The blue line shows a small part of our wiggling route from the small islands and passes of Sea Otter Sound and the lower end of El Capitan Passage to the sister towns of Klawock and Craig. The island has some unique geology including karst (limestone) and caves at the north end. A marble mine is still active today, and gold, silver, and even uranium has been mined on the island in the past. These days it’s known more for timber and fish, though the amount of logging is less than it used to be. Thanks to all the logging there are about 300 miles of roads on the island, though there are only a handful of communities – the population of the entire island only very slightly bigger than Petersburg. About 8 or 9 of the communities have seaplane docks, but there is only one airport – in Klawock, and it only serves small aircraft. If you want a commercial jet you have to hop to Ketchikan or Sitka.

After weeks out in the wild places it’s fun to stop in a town… Stores! Restaurants! Internet! Phone service! Our first stop was Klawock which is a Tlingit town.

Klawock has a very small harbor but the accommodating harbormaster found about 35′ of dock space for our 50′ boat – no problem.

Besides having the only airport on the island, Klawock is known for its totem park. At one point it was a resting place for abandoned poles from all around the area, but those poles deteriorated enough that they had to be retired. New poles were carved and they’re arranged on the hillside overlooking the harbor.

Unfortunately they didn’t have any placards to give information about the various poles – I’d really like to know the story about the orca on the bear’s head, as well as this neat interpretation of a raven wearing a black jacket.

We had a ball looking at all the details on these poles, and were glad to have a day of sunshine to do so. The next day we were so excited about walking to the grocery store, post office and cafe – all located together about 2 miles away – which would be a lovely walk except for the pouring rain. Rain covers for our knapsacks and rain gear for us – no problem, and well worth it for a nice lunch and fresh veggies.

The weather forecast showed some significant winds heading our way so we called the harbormaster in the bigger town of Craig and got a more secure spot to sit out the weather. Besides, Craig has more restaurants! As we headed out of Klawock we saw a ship being filled with logs and other wood products…

…and we passed by the sawmill just to the south of the ship terminal.

Approaching nearby Craig we couldn’t miss this distinctive pink bar, even from more than a mile away.

Craig’s north harbor is protected by a very practical breakwater – a big barge with shipping containers on it that are used to store commercial fishing gear. It works well!

If you look at the map above you can see that Craig is somewhat protected from the open ocean by small islands, but a tsunami is still a risk…

…and this sign in the window of the cannery museum is a reminder of how much world events can come ashore right here at home.

The old cannery on the outer bay has been abandoned…

…but there’s a newer fish processing plant in a more protected spot. These two devices are giant fish vacuums – they slurp the salmon out of the fish holds.

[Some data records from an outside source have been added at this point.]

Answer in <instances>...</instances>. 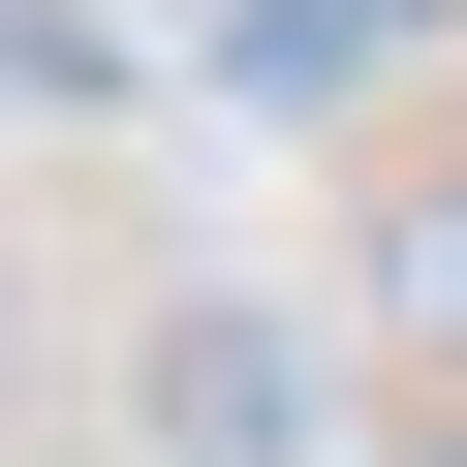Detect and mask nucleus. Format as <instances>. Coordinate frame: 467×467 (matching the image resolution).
Listing matches in <instances>:
<instances>
[{"label": "nucleus", "instance_id": "f03ea898", "mask_svg": "<svg viewBox=\"0 0 467 467\" xmlns=\"http://www.w3.org/2000/svg\"><path fill=\"white\" fill-rule=\"evenodd\" d=\"M374 312H405V343H467V156H436V187L374 218Z\"/></svg>", "mask_w": 467, "mask_h": 467}, {"label": "nucleus", "instance_id": "f257e3e1", "mask_svg": "<svg viewBox=\"0 0 467 467\" xmlns=\"http://www.w3.org/2000/svg\"><path fill=\"white\" fill-rule=\"evenodd\" d=\"M156 436L187 467H312V343L281 312H156Z\"/></svg>", "mask_w": 467, "mask_h": 467}]
</instances>
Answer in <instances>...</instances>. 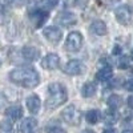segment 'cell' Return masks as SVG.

We can never forget that commercial fishing is a dangerous way to make a living and to provide us with food.

We ate lunch out every day, sampling a few different places and spending time in the Library where we could get some Internet. Just in case though, there’s still one of these things in town!

The gale abated, the fishing fleet left, and we topped off groceries and water before heading back out to the quiet places.